# Work to complete
[1] According to the advice column, how long has the letter writer been separated from their wife?
[2] Copy the advice column word for word, everything from "The legacy of" down to "that happened here.".

Top of Excerpted passage

I have been separated from my wife for over a year. I had been having difficulty coping with a number of things, mainly the death of my brother from suicide two years ago.
I talked to my wife about moving out to give us both some space. She didn't want me to move out but I said — give me a few weeks, I knew there would be space for me to stay at my dad's place. She told me that there's no need to wait, it would confuse our three children and I should go now.
I didn't even really want to go but she insisted and within days we had separate bank accounts and she had already started to separate our finances. I never intended for things to go this far and she has refused to talk about anything unless it's about the kids or money. She is now asking for a divorce as she can't see a way forward. No one else was involved in me leaving, I hadn't had an affair. Although in the year since our separation I have kissed another woman but it didn't lead to sex and I I feel bad about it.
I just want my wife back and can't see any way of getting through to her that I love her and want to give my all to her.
The legacy of suicide is always huge. It can lead to families finding it hard to cope in the wake of such tragic events. I don’t want to make any assumptions here, but the first thing that strikes me is that your brother’s suicide has triggered something for both you and your wife that’s ultimately led to where you are now. I see that there were two years between his suicide and you leaving the family home. Although you don’t give me any details, I can imagine that those years have been so painful and unfortunately, often when we’re in serious emotional distress, talking with a partner can seem just too difficult. Obviously I don’t have any details about what your relationship with your wife was like before but even if things were good between you, tragedy has a way of making even the most effective communicators feel unavailable to each other. Maybe that happened here.
Your wife’s decision to start putting some distance between you and her may be because she too was hurting and found your request for space a rejection of her needs. Sometimes when couples are angry or disappointed with each other, one of them wants to find the most efficient way of letting their partner know how angry and upset they are. I don’t know if that’s how your wife felt but it seems like a possibility given how quickly things moved on. Maybe too, if you’re really honest with yourself, asking for some space was your way of letting her know she wasn’t giving you the support you needed. Space can be a very positive thing in a relationship but it is so easily misinterpreted if the request comes on top of everything else. It’s no one’s fault. It’s just one of the things that can happen when everyone hurts.

Bottom of Excerpted passage
Top of Records

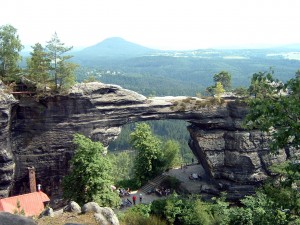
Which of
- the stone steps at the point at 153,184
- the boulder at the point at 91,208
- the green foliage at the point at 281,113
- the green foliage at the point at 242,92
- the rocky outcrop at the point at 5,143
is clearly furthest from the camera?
the stone steps at the point at 153,184

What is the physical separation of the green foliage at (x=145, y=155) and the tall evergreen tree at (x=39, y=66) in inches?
423

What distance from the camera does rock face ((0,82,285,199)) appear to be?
2972cm

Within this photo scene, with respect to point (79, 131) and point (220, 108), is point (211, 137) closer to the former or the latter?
point (220, 108)

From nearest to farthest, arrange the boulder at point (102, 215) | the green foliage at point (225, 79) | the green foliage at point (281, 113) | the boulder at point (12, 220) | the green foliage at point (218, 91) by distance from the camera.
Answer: the boulder at point (12, 220) < the green foliage at point (281, 113) < the boulder at point (102, 215) < the green foliage at point (218, 91) < the green foliage at point (225, 79)

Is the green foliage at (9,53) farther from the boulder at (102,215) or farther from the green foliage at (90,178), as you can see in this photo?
the boulder at (102,215)

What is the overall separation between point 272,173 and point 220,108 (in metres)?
7.55

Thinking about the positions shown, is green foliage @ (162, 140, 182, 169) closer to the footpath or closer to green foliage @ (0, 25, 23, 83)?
the footpath

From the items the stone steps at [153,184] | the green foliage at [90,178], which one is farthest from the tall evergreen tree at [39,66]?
the stone steps at [153,184]

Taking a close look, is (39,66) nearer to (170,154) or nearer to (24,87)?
(24,87)

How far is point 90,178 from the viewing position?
23578mm

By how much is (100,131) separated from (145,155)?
5.99 metres

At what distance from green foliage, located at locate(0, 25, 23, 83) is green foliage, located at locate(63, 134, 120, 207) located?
31.9 ft

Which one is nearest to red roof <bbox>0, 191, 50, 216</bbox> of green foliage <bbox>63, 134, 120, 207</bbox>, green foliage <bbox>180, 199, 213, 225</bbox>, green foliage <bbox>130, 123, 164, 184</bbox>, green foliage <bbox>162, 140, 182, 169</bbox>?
green foliage <bbox>63, 134, 120, 207</bbox>

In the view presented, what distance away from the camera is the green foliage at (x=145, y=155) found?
3497 centimetres
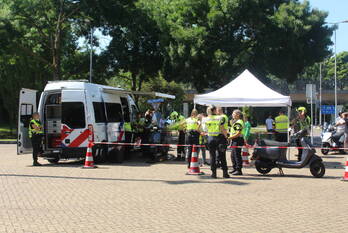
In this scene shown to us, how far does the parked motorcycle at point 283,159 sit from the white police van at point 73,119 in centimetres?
501

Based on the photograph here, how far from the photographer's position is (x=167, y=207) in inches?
298

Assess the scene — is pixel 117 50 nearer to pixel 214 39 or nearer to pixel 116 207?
pixel 214 39

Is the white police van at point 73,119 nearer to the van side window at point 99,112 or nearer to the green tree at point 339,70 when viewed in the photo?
the van side window at point 99,112

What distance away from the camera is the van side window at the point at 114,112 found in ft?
48.5

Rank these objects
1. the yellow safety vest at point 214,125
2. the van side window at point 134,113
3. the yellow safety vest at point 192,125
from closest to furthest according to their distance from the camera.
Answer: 1. the yellow safety vest at point 214,125
2. the yellow safety vest at point 192,125
3. the van side window at point 134,113

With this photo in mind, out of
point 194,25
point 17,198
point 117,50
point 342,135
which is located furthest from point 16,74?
point 17,198

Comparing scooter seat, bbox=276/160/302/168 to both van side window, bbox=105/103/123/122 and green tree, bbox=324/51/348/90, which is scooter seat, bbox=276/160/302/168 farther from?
green tree, bbox=324/51/348/90

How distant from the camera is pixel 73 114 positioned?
13.7 metres

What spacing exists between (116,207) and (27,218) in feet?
4.95

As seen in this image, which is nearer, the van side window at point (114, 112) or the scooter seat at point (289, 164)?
the scooter seat at point (289, 164)

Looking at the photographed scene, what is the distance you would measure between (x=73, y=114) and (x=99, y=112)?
0.89 m

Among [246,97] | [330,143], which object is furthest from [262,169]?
[330,143]

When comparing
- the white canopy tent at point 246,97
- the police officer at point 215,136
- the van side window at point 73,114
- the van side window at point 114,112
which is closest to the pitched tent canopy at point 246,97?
the white canopy tent at point 246,97

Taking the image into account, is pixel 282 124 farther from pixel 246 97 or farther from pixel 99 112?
pixel 99 112
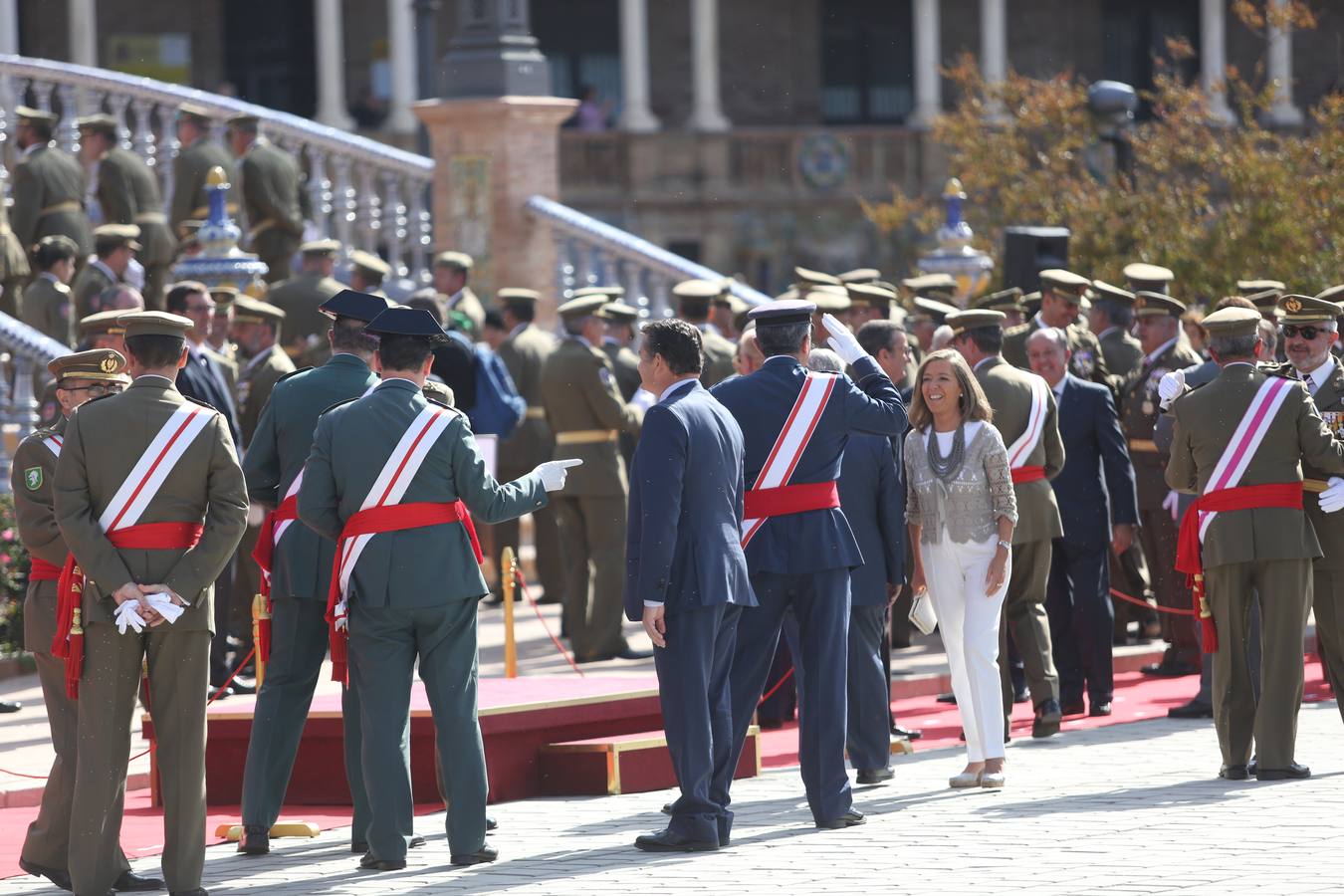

Bottom of Records

# Results in order
[1] Over a year.

[2]
The legacy of suicide is always huge. It can lead to families finding it hard to cope in the wake of such tragic events. I don’t want to make any assumptions here, but the first thing that strikes me is that your brother’s suicide has triggered something for both you and your wife that’s ultimately led to where you are now. I see that there were two years between his suicide and you leaving the family home. Although you don’t give me any details, I can imagine that those years have been so painful and unfortunately, often when we’re in serious emotional distress, talking with a partner can seem just too difficult. Obviously I don’t have any details about what your relationship with your wife was like before but even if things were good between you, tragedy has a way of making even the most effective communicators feel unavailable to each other. Maybe that happened here.